ツムギはとても眠れる心境ではなかったが、目をつぶり必死に寝ようとした。もしかして夢の中でルティを捜しだすヒントを見るのではないかと淡い期待を抱いて。


 「おい、起きろ、そろそろ行くぞ」


 ジャックに起こされてツムギは目覚めた。

 ツムギの淡い期待はあっけなく裏切られた、期待をしていた夢を見ることは叶わず目を覚ますこととなった。

 ツムギは肝心な時に使えない自分のよくわからない力に腹を立てながら、ルティの捜索を再開した。
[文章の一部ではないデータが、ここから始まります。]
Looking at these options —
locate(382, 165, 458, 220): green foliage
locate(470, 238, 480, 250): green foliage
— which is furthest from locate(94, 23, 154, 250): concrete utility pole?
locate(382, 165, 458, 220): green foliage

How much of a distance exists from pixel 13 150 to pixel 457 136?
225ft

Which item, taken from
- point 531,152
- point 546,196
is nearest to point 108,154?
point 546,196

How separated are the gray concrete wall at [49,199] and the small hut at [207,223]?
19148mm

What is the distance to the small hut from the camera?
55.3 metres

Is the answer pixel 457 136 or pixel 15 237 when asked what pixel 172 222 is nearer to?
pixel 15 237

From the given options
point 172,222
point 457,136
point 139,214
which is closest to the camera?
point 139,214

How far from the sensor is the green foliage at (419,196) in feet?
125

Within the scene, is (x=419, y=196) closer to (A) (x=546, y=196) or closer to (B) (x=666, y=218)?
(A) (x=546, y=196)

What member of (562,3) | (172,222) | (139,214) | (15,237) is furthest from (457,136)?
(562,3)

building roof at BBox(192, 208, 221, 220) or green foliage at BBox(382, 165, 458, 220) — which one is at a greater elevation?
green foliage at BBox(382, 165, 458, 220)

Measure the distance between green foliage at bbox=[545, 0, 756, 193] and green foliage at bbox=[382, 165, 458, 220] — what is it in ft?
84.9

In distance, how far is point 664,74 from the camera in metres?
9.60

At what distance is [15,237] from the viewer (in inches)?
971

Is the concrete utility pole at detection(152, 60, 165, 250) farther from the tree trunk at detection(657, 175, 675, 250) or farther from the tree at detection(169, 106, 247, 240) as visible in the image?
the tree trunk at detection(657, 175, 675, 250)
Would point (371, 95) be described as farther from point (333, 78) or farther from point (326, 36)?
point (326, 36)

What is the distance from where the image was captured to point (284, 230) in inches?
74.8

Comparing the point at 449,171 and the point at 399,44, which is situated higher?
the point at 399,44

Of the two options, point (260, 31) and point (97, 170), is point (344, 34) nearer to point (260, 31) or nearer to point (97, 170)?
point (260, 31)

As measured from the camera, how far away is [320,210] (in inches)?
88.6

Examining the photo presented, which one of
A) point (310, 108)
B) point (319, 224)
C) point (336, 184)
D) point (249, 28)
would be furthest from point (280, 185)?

 太陽が昇りまた真上に差し掛かっていたが、ルティと出会えずにいた。


 「こっちよ」


 ツムギは声が聞こえたような気がしてそちらを振り向いたが誰も居ない。空耳かと思いツムギは向き直ったが、ツムギが見ていた方向にジャックも視線を移した。

 ジャックは目を細めて遠くを見ている。


 「あれは人か?」


 ジャックの疑問混じりの言葉を聞き、ツムギもさっき空耳が聞こえた方をよく見た。

 しかしツムギには何も見えない、ツムギはジャックに何か見えるのかと尋ねると、ジャックは人か分からないが何かが居るようだと答えた。

 それを聞くとツムギはその方向へと走り出した、ジャックもツムギの後を追う。

 数百メートル走ったとこで黒い仮面を付けた人間が立っていた、その足元に横たわっていたのはルティである。

 それを見たツムギは我を忘れて黒い仮面の魔人へと切りかかった。